⟨

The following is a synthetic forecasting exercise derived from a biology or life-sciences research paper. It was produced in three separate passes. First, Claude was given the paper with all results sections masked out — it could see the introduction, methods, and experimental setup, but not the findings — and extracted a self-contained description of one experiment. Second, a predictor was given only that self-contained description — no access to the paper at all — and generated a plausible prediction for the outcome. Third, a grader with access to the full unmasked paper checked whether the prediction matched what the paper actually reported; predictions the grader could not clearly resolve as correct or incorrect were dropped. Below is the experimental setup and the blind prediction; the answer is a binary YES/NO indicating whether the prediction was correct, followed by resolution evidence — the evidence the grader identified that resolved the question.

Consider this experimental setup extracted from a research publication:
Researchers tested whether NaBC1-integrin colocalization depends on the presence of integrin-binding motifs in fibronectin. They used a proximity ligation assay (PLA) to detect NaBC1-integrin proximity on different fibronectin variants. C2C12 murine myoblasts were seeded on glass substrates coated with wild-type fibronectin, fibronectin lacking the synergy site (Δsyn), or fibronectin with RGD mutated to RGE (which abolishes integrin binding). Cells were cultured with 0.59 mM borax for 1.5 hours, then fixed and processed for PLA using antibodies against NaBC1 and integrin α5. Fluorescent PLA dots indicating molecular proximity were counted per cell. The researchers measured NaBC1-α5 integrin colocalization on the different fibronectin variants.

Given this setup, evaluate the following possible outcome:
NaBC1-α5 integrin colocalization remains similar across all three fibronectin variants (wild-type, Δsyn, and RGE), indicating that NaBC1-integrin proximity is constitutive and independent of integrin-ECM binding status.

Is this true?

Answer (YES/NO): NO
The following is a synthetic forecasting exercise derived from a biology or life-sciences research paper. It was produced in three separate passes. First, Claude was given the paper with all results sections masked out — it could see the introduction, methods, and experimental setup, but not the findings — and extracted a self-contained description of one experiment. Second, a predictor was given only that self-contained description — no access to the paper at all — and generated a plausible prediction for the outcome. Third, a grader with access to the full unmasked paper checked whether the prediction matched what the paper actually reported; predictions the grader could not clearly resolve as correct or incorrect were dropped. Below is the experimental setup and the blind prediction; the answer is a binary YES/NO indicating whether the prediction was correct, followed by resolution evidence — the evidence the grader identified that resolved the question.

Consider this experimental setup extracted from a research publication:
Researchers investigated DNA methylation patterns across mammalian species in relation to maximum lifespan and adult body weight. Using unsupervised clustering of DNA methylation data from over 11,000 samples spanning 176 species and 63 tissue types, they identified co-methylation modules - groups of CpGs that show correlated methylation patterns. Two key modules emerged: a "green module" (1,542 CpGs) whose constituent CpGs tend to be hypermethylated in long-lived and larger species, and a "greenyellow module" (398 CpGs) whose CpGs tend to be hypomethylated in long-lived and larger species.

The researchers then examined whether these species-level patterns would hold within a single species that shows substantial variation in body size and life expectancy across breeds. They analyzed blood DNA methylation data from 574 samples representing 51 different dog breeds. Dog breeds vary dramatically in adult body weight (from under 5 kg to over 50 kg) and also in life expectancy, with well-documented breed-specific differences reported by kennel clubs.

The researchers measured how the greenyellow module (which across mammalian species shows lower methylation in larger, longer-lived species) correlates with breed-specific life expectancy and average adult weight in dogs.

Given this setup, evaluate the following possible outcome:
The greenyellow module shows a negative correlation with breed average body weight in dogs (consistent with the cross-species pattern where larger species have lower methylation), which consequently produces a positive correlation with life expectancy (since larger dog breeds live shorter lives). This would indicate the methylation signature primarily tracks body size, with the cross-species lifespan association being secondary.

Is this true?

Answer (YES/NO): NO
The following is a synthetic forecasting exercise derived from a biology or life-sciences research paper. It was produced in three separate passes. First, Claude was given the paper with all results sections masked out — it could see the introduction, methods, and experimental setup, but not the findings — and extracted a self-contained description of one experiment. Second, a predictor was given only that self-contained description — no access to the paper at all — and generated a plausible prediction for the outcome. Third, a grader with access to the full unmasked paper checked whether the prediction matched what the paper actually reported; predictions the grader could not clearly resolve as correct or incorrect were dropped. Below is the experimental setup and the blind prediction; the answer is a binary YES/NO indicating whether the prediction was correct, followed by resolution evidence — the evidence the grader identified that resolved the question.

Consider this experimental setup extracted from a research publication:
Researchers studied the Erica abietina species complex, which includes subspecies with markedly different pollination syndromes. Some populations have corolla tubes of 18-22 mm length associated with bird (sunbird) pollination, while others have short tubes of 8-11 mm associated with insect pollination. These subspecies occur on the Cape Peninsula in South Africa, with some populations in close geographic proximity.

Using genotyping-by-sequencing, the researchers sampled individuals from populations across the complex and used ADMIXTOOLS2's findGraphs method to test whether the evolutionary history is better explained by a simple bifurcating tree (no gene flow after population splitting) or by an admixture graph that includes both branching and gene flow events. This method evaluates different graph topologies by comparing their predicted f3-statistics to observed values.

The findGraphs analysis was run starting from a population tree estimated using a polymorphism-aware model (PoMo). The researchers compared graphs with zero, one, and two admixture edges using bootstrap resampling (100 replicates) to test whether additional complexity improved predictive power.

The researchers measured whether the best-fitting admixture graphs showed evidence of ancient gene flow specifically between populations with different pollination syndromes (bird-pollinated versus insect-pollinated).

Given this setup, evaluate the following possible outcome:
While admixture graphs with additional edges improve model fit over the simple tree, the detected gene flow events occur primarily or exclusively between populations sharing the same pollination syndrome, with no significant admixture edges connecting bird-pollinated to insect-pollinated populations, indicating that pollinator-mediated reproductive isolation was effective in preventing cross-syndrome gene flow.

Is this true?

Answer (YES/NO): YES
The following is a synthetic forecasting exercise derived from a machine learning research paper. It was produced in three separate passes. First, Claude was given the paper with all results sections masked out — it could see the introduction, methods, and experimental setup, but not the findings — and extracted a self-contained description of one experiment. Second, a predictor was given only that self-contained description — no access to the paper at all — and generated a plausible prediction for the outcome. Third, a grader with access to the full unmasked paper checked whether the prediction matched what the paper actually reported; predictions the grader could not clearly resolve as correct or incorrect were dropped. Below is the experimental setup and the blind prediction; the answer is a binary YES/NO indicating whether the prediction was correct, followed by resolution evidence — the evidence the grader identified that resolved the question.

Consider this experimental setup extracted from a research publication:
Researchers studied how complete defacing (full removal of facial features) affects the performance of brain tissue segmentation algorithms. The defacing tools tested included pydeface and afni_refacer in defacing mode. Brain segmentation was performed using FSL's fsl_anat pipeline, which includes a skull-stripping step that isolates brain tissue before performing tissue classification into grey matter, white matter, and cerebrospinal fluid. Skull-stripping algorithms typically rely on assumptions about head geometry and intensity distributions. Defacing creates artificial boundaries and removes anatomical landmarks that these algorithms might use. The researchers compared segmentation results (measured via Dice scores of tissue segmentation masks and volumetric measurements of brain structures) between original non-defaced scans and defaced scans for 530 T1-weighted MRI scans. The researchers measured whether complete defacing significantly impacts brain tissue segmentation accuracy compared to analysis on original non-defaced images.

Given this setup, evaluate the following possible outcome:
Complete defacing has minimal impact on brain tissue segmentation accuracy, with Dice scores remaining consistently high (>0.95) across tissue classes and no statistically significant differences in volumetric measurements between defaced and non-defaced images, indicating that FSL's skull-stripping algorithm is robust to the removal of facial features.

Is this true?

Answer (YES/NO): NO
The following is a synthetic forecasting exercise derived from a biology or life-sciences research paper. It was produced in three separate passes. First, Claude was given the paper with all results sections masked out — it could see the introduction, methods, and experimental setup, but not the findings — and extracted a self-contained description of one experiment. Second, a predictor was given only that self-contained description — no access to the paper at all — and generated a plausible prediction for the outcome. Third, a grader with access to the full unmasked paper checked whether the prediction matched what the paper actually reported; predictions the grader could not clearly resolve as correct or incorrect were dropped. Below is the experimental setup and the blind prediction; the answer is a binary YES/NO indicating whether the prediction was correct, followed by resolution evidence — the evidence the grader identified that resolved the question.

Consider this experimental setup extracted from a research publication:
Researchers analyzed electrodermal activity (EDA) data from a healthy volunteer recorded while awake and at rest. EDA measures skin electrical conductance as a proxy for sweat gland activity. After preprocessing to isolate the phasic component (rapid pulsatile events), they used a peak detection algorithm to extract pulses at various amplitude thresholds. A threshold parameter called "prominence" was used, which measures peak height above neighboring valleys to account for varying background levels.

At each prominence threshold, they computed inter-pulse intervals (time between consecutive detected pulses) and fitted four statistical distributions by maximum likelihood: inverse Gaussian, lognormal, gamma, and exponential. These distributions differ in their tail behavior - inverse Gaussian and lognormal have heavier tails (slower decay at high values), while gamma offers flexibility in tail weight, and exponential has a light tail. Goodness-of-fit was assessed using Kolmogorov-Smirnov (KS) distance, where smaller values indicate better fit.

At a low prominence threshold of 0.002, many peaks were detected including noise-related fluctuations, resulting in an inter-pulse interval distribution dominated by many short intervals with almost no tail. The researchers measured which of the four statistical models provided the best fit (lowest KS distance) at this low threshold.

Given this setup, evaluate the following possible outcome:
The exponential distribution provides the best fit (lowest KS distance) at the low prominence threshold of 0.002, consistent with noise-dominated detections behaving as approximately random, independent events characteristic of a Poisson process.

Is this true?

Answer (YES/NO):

⟩

Locate all lines in the listing above with the word "simple" and copy them.

*Written reply*:
Using genotyping-by-sequencing, the researchers sampled individuals from populations across the complex and used ADMIXTOOLS2's findGraphs method to test whether the evolutionary history is better explained by a simple bifurcating tree (no gene flow after population splitting) or by an admixture graph that includes both branching and gene flow events. This method evaluates different graph topologies by comparing their predicted f3-statistics to observed values.
While admixture graphs with additional edges improve model fit over the simple tree, the detected gene flow events occur primarily or exclusively between populations sharing the same pollination syndrome, with no significant admixture edges connecting bird-pollinated to insect-pollinated populations, indicating that pollinator-mediated reproductive isolation was effective in preventing cross-syndrome gene flow.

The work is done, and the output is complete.